7.Comparison of the efficacy of pulsed radiofrequency on acute herpes zoster neuralgia and postherpetic neuralgia
Huiyong NIE ; Dandan ZHANG ; Hui WANG ; Huan WANG ; Suoliang WANG
Journal of Xi'an Jiaotong University(Medical Sciences) 2024;45(6):993-998
[Objective] To compare the clinical efficacy of pulsed radiofrequency (PRF) in patients with acute herpes zoster neuralgia (AHN) and postherpetic neuralgia (PHN). [Methods] A retrospective analysis was made on 287 patients with thoracic herpes zoster related pain. The patients were divided into acute herpes zoster neuralgia group (group AHN, within 3 months) and PHN group (group PHN, over 3 months) according to the onset time of herpes zoster.

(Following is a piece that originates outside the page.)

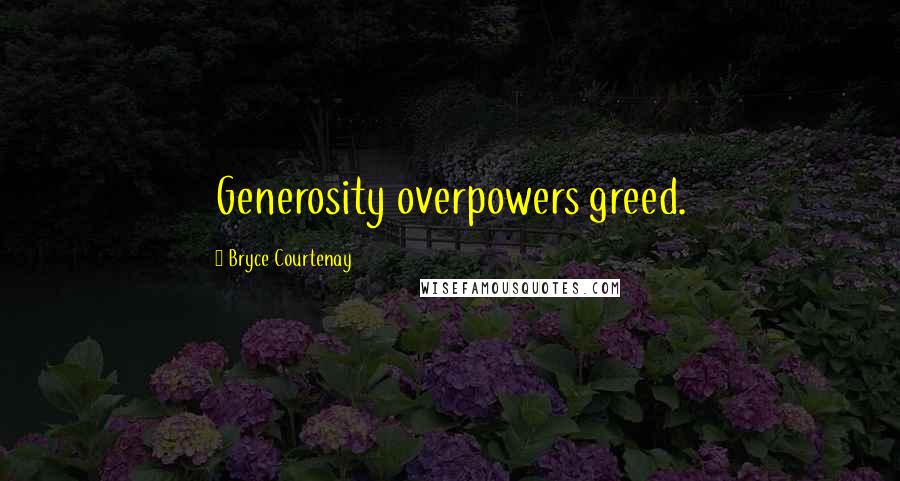 Generosity overpowers greed.

Bryce Courtenay

WISEFAMOUSQUOTES.COM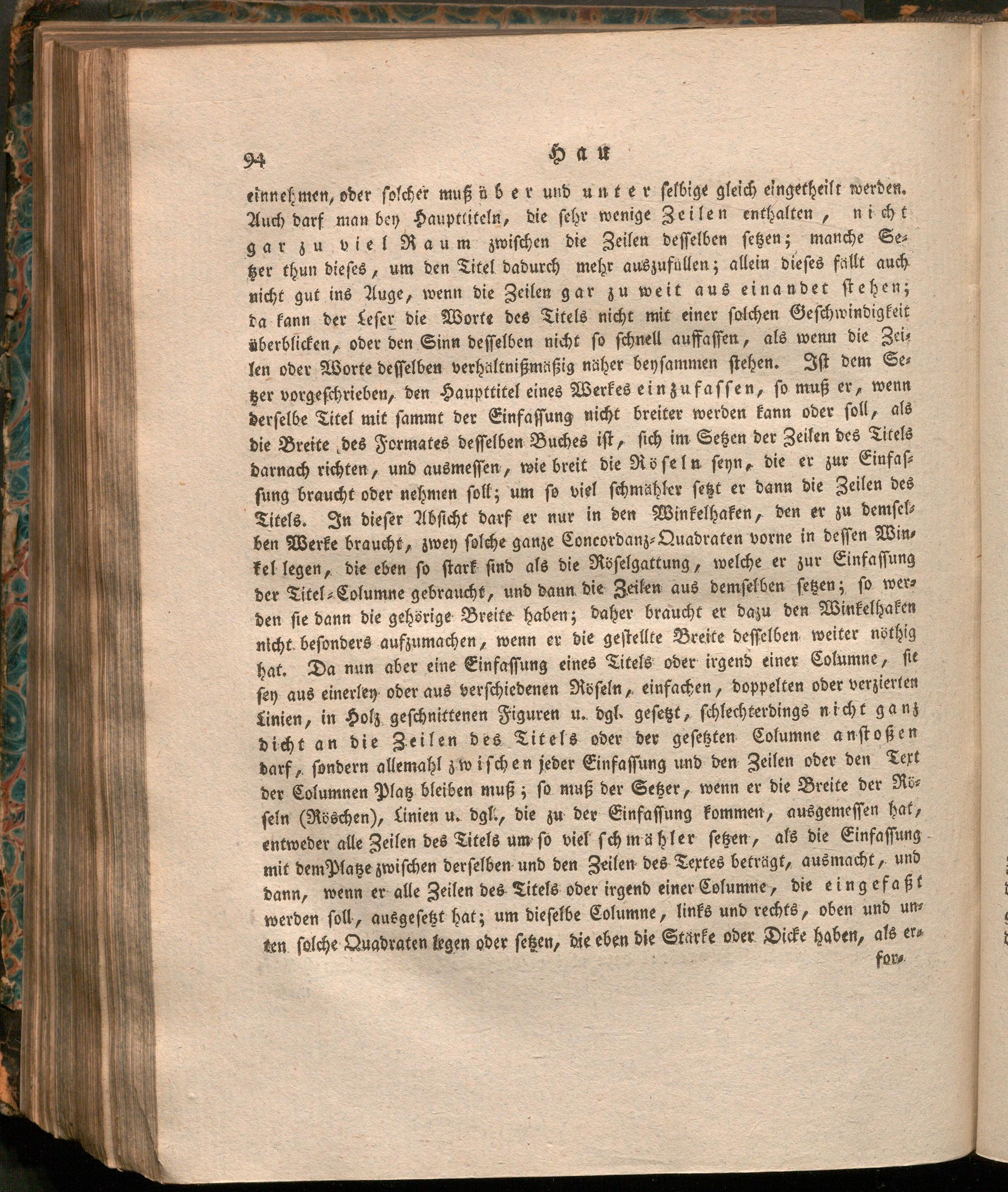 94 Hau

einnehmen, oder solcher muß über und unter selbige gleich eingetheilt werden. Auch darf man bey Haupttiteln, die sehr wenige Zeilen enthalten, nicht gar zu viel Raum zwischen die Zeilen desselben setzen; manche Setzer thun dieses, um den Titel dadurch mehr auszufüllen; allein dieses fällt auch nicht gut ins Auge, wenn die Zeilen gar zu weit aus einandet stehen; da kann der Leser die Worte des Titels nicht mit einer solchen Geschwindigkeit überblicken, oder den Sinn desselben nicht so schnell auffassen, als wenn die Zeilen oder Worte desselben verhältnißmäßig näher beysammen stehen. Ist dem Setzer vorgeschrieben, den Haupttitel eines Werkes einzufassen, so muß er, wenn derselbe Titel mit sammt der Einfassung nicht breiter werden kann oder soll, als die Breite des Formates desselben Buches ist, sich im Setzen der Zeilen des Titels darnach richten, und ausmessen, wie breit die Röseln seyn, die er zur Einfassung braucht oder nehmen soll; um so viel schmähler setzt er dann die Zeilen des Titels. In dieser Absicht darf er nur in den Winkelhaken, den er zu demselben Werke braucht, zwey solche ganze Concordanz-Quadraten vorne in dessen Winkel legen, die eben so stark sind als die Röselgattung, welche er zur Einfassung der Titel-Columne gebraucht, und dann die Zeilen aus demselben setzen; so werden sie dann die gehörige Breite haben; daher braucht er dazu den Winkelhaken nicht besonders aufzumachen, wenn er die gestellte Breite desselben weiter nöthig hat. Da nun aber eine Einfassung eines Titels oder irgend einer Columne, sie sey aus einerley oder aus verschiedenen Röseln, einfachen, doppelten oder verzierten Linien, in Holz geschnittenen Figuren u. dgl. gesetzt, schlechterdings nicht ganz dicht an die Zeilen des Titels oder der gesetzten Columne anstoßen darf, sondern allemahl zwischen jeder Einfassung und den Zeilen oder den Text der Columnen Platz bleiben muß; so muß der Setzer, wenn er die Breite der Röseln (Röschen), Linien u. dgl., die zu der Einfassung kommen, ausgemessen hat, entweder alle Zeilen des Titels um so viel schmähler setzen, als die Einfassung mit dem Platze zwischen derselben und den Zeilen des Textes beträgt, ausmacht, und dann, wenn er alle Zeilen des Titels oder irgend einer Columne, die eingefaßt werden soll, ausgesetzt hat; um dieselbe Columne, links und rechts, oben und unten solche Quadraten legen oder setzen, die eben die Stärke oder Dicke haben, als er-
for-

Pain degree (VAS), sleep quality (AIS), anxiety and depression (GAD-7 and PHQ-9) at 1 week, 1 month, 3 months, 6 months and 12 months after the procedure were analyzed and compared between the two groups. [Results] The scores of VAS, AIS, GAD-7 and PHQ-9 significantly decreased in both groups after surgery (P<0.001). The four scores decreased more in AHN group than in PHN group from 1 to 12 months after surgery (P<0.001). After 12 months of follow-up, there were fewer cases of taking oral pregabalin and opioids in the former group than in the latter group (P=0.001). [Conclusion] PRF has a good therapeutic effect on herpes zoster related pain and is better than PHN in relieving pain, improving sleep and anxiety and depression in AHN, or can prevent PHN.